Jokowi Naikkan Iuran BPJS di Tengah Pandemi, Ahli: Lebih Baik Perbaiki Data, Agar Tepat Sasaran
Ahli Hukum Tata Negara dari UNS, Agus Riewanto mengusulkan agar pemerintah memperbaiki data peserta BPJS agar bantuan tepat sasaran.
Penulis: Inza Maliana
Editor: bunga pradipta p
"Soal sistem pencegahan fraud, selama ini tidak dijelaskan pada publik."
"Pemerintah seperti percaya saja kepada kajian yang diperoleh dari satu pihak yakni BPJS, tanpa melibatkan pihak lain," jelas Agus.
Agus menyayangkan hal tersebut, pasalnya keterbukaan kepada publik mengenai anggaran masih bias.
"Mana saja anggarannya yang digunakan untuk kegiatan iuran BPJS dan mana aspek yang sudah dilakukan kalau ada malpraktik kewenangan penggunaan anggaran yang tidak tepat," paparnya.
Oleh karena itu, menurut Agus, kebijakan menaikkan iuran BPJS adalah kebijakan yang tidak konsisten.
Alasannya, di satu sisi, masyarakat yang terdampak corona terbantu dengan pemberian bantuan langsung tunai sebesar Rp 600 ribu atau bantuan sembako.
Namun, dalam kebijakan terbarunya ini, masyarakat juga harus membayar kenaikan iuran BPJS.
Baca: DPR Sebut Jokowi Abaikan Putusan Mahkamah Agung Soal Iuran BPJS Kesehatan
"Di satu sisi merealokasi APBN untuk masyarakat miskin yang terkena dampak corona, di sisi lain dinaikkan iuran BPJS-nya."

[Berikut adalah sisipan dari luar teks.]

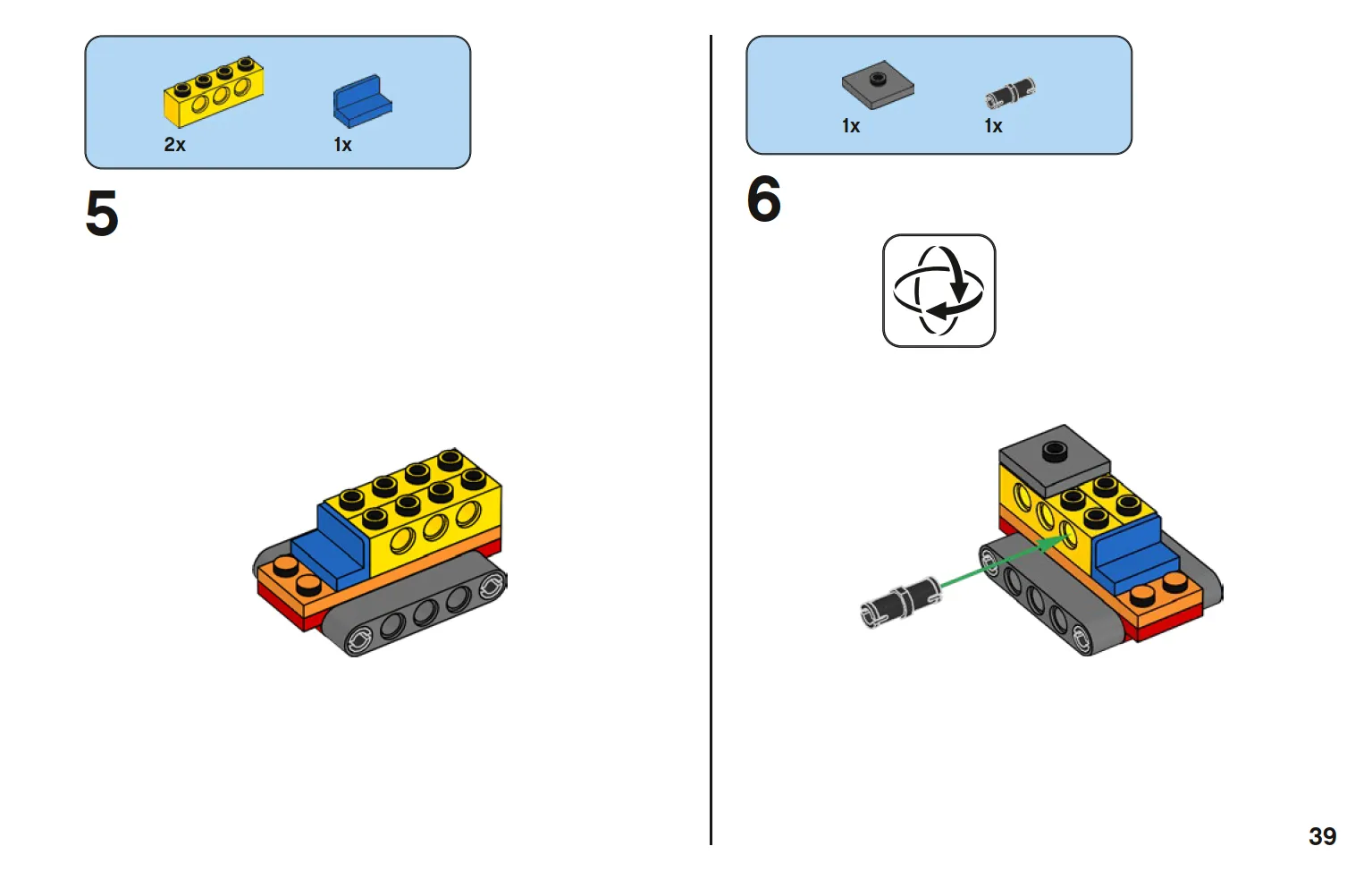 2x 1x

5

1x 1x

6

39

"Ini tidak konsisten antara satu kebijakan dengan kebijakan yang lain," terangnya.
Sebelumnya diberitakan, Presiden Jokowi kembali menaikkan iuran BPJS Kesehatan di tengah pandemi corona.
Kenaikan ini diatur dalam Perpres Nomor 64 Tahun 2020 tentang Perubahan Kedua atas Perpres Nomor 82 Tahun 2018 tentang Jaminan Kesehatan.
Kebijakan pun didorong oleh Jokowi pada Selasa (5/5/2020) lalu.
Kenaikan ini khususnya bagi peserta mandiri yang terdiri dari Peserta Bukan Penerima Upah (PBPU) dan Bukan Pekerja (BP) yang diatur dalam Pasal 34.
Kenaikan pun mulai berlaku pada 1 Juli 2020 mendatang.